ERIC was founded in 2012 with a seemingly noble mission: help states improve the accuracy of their voter rolls by cross-referencing registration data and DMV records. In theory, that’s exactly what most Americans would want—clean rolls, fewer duplicates, and a mechanism to catch people registered in multiple states.

But theory and practice are two very different things.

The Red Flags Are Mounting

In the interviews I’ve conducted, one recurring theme has emerged: ERIC operates behind a veil. The public can’t see how the matching is done, which voters are flagged, or why participation seems to tilt toward encouraging new voter registration rather than cleaning the rolls. States that join ERIC are required to contact eligible but unregistered residents—essentially using government resources to boost voter registration. But they are not required to purge ineligible voters with the same enthusiasm.

This imbalance matters. Why? Because the supposed “clean-up” efforts often lag or fail to keep pace with actual population movement, deaths, or changes in eligibility. If you’ve ever wondered how someone who moved out of state or passed away is still receiving voter mail, ERIC may be the reason.

Funded initially with backing from left-leaning foundations and structured with little oversight, ERIC’s governance model is peculiar. There is no true public accountability mechanism. The data shared between states and ERIC includes sensitive personal information—driver’s license numbers, last four digits of Social Security numbers, full addresses—and is housed in systems most Americans will never access or audit.

Should we trust a third-party nonprofit to handle this kind of data, with this kind of power?

It’s no coincidence that a growing number of states have decided to withdraw from ERIC in recent years.
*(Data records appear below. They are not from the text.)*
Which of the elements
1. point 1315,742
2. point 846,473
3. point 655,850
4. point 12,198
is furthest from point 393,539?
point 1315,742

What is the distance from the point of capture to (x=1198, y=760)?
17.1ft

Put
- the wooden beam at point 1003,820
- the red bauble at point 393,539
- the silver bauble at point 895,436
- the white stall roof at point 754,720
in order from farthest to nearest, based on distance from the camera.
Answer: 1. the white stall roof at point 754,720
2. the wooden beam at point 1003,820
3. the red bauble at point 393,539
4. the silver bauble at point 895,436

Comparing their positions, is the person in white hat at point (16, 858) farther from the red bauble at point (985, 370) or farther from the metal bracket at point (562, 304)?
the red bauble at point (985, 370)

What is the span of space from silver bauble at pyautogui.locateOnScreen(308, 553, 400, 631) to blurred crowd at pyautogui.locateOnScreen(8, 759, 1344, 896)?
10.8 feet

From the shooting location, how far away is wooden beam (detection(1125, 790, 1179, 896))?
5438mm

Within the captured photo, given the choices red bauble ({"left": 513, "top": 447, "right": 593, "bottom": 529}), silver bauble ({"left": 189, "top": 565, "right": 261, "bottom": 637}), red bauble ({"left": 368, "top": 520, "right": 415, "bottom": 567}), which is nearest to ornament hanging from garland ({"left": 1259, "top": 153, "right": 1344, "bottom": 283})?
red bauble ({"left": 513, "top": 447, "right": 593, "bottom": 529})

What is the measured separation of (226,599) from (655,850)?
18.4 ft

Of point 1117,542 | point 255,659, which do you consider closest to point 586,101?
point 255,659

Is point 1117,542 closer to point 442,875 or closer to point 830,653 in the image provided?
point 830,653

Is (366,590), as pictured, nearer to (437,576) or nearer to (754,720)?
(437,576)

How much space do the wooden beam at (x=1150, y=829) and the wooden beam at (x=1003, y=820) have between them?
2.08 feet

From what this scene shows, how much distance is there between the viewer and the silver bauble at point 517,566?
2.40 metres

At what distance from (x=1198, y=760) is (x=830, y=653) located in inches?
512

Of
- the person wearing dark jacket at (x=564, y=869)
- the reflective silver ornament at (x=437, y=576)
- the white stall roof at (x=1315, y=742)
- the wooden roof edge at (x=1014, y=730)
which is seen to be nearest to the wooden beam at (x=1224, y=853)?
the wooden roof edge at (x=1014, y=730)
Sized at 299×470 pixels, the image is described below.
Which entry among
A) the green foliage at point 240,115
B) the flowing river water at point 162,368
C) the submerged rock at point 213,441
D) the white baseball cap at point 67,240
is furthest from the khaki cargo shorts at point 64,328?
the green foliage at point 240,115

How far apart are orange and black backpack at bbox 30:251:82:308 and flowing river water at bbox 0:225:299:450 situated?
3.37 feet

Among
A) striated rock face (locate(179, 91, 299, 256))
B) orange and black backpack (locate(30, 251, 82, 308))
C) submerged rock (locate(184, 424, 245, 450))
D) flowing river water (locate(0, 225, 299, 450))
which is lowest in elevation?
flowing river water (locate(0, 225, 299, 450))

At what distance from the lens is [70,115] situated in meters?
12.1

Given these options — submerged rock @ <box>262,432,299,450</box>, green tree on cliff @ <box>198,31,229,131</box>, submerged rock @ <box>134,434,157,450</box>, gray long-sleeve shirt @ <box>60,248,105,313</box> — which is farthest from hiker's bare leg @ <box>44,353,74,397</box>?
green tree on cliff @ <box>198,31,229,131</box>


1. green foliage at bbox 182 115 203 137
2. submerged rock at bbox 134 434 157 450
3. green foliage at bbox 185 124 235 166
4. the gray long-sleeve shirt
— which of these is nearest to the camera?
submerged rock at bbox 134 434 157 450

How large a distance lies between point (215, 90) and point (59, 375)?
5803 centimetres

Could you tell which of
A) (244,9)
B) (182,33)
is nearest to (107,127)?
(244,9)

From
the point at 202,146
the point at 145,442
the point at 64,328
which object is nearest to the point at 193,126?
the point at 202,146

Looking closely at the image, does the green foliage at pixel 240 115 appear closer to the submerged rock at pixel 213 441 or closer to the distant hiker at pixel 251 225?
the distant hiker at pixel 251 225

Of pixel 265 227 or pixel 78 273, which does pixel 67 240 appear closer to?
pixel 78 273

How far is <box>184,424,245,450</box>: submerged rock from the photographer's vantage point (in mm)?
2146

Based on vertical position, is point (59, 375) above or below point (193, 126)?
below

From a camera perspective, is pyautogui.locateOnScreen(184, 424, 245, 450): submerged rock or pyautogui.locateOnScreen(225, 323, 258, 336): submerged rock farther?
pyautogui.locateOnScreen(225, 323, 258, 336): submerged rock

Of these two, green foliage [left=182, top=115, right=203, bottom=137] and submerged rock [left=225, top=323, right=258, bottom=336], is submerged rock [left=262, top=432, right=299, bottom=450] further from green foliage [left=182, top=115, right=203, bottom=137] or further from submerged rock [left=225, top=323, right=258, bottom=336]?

From Louisiana to Missouri to Florida, leaders have begun to question ERIC’s opaque procedures and unbalanced priorities. They’re asking the same question I am: Why does a system supposedly built to ensure voter roll integrity seem more focused on expanding registration than removing ineligible voters?

And why, in a system that should be nonpartisan, do we see patterns of influence, funding, and advocacy that trace back to one side of the political spectrum?

We Need Transparency, Not Techno-Bureaucracy

I’m not against modernization or using data to improve elections. In fact, I believe robust, clean data is the foundation of trust in any democratic process. But the problem is centralization without oversight. ERIC acts as a gatekeeper, not a tool. And that’s dangerous.

If we believe in federalism—if we believe that states should run their own elections—we must resist efforts to centralize that power in opaque networks. The solution isn’t no technology. The solution is accountable technology. Transparent systems, open algorithms, clear reporting mechanisms. Systems where citizens—not just bureaucrats—can follow what’s going on.

This isn’t about conspiracy theories. It’s about common sense. Every citizen—left, right, or center—should want voter rolls that reflect reality. Every state should demand the ability to verify what data is being used, how it’s being processed, and what actions are being taken as a result.

That’s not radical. That’s reasonable.

If we’re going to restore confidence in elections, we have to start by restoring confidence in the systems that support them. And that means putting ERIC under the microscope—not rubber-stamping its authority.

We deserve better. And we’re not going to stop asking questions until we get it.